INVESTORS are holding almost £55 billion in poor-performing funds, according to research from Bestinvest, the online investment service. The company has spotted 111 so-called dog funds, up from 58 just six months ago and a four-fold increase on the 26 funds identified in February 2018. The current list includes funds managed by well-known firms including Fidelity, Invesco and Schroder.
A fund is named and shamed as a dog if it has delivered worse returns than the market it invests in for three consecutive years, and by more than five per cent over the entire three-year period. The filters are used to distinguish consistent poor performers from funds that have suffered a short-term blip.
The dogs include some of the most popular funds and the bedrock of many pensions and Isas, such as Invesco High Income, which has assets of almost £8 billion. The LF Woodford Equity Income fund, which has almost £5bn of assets and is managed by Neil Woodford, one of the UK’s best-known fund managers, is in the dog house for the first time. The fund has lagged its benchmark index by 28% over the past three years. If you had invested £100 in the fund three years ago, you would now have £87.
The Woodford fund has also made its first appearance in Chelsea Financial Service’s DropZone, a list of ten funds that have underperformed their sector averages by the biggest amount over a three-year period.
Sam Slator, head of communications at Chelsea Financial Services, said: “Some, like myself, have lost patience and are no longer invested in the Woodford fund. In my view, there are a number of excellent alternatives available, such as Threadneedle UK Equity Income and Marlborough UK Multi Cap Income. Others have more faith in manager Neil Woodford being able to turn his performance around. He does, after all, have a very good long-term track record.”
If investors lose out as a result of poor performance, fund managers apparently do not. Bestinvest estimates that managers are raking in £537 million in annual fees from the dog funds.
Jason Hollands, managing director of Bestinvest, said: “The management companies of these funds have collected lucrative fees for plodding behind.”
UK funds dominate the list of dogs. Out of 290 funds that invest in UK companies, 59 were classed as dogs, which equates to more than 20% of the total. Others in the dog house include Jupiter UK Growth, Invesco Income and Fidelity MoneyBuilder Growth.
Many of the poor performing UK funds invest heavily in medium-sized companies, which have been hit particularly hard over the past few years, partly as a result of Brexit uncertainty. A high proportion of the dog funds also invest in companies that generate dividends, usually tobacco firms, financial companies and utilities, all of which have had a tough time of late.
But the market conditions should not let the managers get off Scot free with persistent poor performance, according to Mr Hollands.
“While there are some mitigating factors, this is not to say that all these funds should be let off the hook,” he said.
“There are best of breed managers operating in the same markets who have nevertheless managed to deliver significantly higher returns. It is therefore vital for investors to choose their funds very carefully.”
For example, TB Evenlode Income climbed ahead of its market by 13% over three years, turning a £100 investment into £135.
Should you sell a dog fund? Hollands said: “Investors who own a dog fund should carefully consider whether to stick or potentially switch elsewhere. Funds can come bouncing back from rough patches and action may already be underway to improve performance, such as the appointment of a new manager, so it is vital to do some research before acting.

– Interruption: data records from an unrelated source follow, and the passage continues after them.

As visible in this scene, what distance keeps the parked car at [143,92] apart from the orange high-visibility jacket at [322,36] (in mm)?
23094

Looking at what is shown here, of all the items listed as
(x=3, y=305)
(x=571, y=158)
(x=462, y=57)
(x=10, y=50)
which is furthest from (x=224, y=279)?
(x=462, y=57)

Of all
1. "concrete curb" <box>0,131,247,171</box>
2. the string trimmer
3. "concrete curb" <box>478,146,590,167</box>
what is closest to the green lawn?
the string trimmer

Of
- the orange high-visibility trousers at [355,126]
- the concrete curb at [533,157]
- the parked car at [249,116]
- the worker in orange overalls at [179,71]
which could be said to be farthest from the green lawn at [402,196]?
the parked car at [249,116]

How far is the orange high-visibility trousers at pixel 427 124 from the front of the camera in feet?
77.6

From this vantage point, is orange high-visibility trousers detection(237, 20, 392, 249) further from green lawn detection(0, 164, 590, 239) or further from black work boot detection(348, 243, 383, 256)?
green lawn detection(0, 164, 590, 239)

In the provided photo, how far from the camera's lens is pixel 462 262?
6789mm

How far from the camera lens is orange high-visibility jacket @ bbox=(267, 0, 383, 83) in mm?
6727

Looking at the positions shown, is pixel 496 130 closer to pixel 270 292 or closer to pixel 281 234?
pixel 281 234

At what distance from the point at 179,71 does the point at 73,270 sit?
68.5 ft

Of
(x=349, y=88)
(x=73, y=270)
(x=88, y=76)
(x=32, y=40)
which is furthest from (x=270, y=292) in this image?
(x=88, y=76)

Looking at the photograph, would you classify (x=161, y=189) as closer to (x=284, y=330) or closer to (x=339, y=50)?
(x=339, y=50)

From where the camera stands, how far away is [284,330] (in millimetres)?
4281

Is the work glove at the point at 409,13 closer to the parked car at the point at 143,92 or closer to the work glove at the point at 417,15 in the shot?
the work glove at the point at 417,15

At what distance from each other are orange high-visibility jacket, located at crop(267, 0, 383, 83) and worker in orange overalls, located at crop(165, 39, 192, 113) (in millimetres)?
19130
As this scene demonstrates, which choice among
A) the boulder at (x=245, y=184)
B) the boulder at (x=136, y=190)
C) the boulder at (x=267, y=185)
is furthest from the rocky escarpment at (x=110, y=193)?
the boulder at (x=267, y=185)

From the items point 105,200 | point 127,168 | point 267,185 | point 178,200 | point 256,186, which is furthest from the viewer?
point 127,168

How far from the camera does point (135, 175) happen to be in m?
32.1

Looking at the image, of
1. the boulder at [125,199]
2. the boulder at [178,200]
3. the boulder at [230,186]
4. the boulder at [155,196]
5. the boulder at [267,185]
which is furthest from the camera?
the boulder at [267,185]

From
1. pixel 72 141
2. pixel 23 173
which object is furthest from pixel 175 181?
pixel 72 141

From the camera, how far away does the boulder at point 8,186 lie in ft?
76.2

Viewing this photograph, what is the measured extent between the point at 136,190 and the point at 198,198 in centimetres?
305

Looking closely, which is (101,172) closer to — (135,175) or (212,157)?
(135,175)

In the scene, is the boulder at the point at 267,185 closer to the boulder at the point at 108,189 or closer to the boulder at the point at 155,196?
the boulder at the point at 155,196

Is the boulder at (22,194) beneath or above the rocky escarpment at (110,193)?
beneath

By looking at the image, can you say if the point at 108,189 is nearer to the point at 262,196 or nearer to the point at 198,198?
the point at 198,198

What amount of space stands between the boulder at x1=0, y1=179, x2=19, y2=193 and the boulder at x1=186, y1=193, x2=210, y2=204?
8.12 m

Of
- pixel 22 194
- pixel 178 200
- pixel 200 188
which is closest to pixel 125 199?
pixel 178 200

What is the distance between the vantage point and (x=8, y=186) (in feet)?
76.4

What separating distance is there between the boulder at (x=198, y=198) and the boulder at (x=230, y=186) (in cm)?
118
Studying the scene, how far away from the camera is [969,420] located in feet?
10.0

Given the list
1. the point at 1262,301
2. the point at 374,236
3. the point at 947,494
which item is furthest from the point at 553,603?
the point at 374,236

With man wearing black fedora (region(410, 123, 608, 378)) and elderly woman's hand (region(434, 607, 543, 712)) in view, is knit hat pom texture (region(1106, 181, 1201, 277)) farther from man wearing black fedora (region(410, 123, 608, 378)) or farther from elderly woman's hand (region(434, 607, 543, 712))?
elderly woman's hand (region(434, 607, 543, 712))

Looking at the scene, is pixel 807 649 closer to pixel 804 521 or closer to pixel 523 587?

An alternative is to invest in a tracker fund, which follows an index.
Laith Khalaf, senior analyst at Hargreaves Lansdown, a financial adviser, said: “If you’re not willing to take the risk of active manager underperformance, then you should simply invest in index tracker funds.
"These will slightly underperform each year because of costs, but charges are pretty low on many of these funds so it’s possible to minimise this effect.”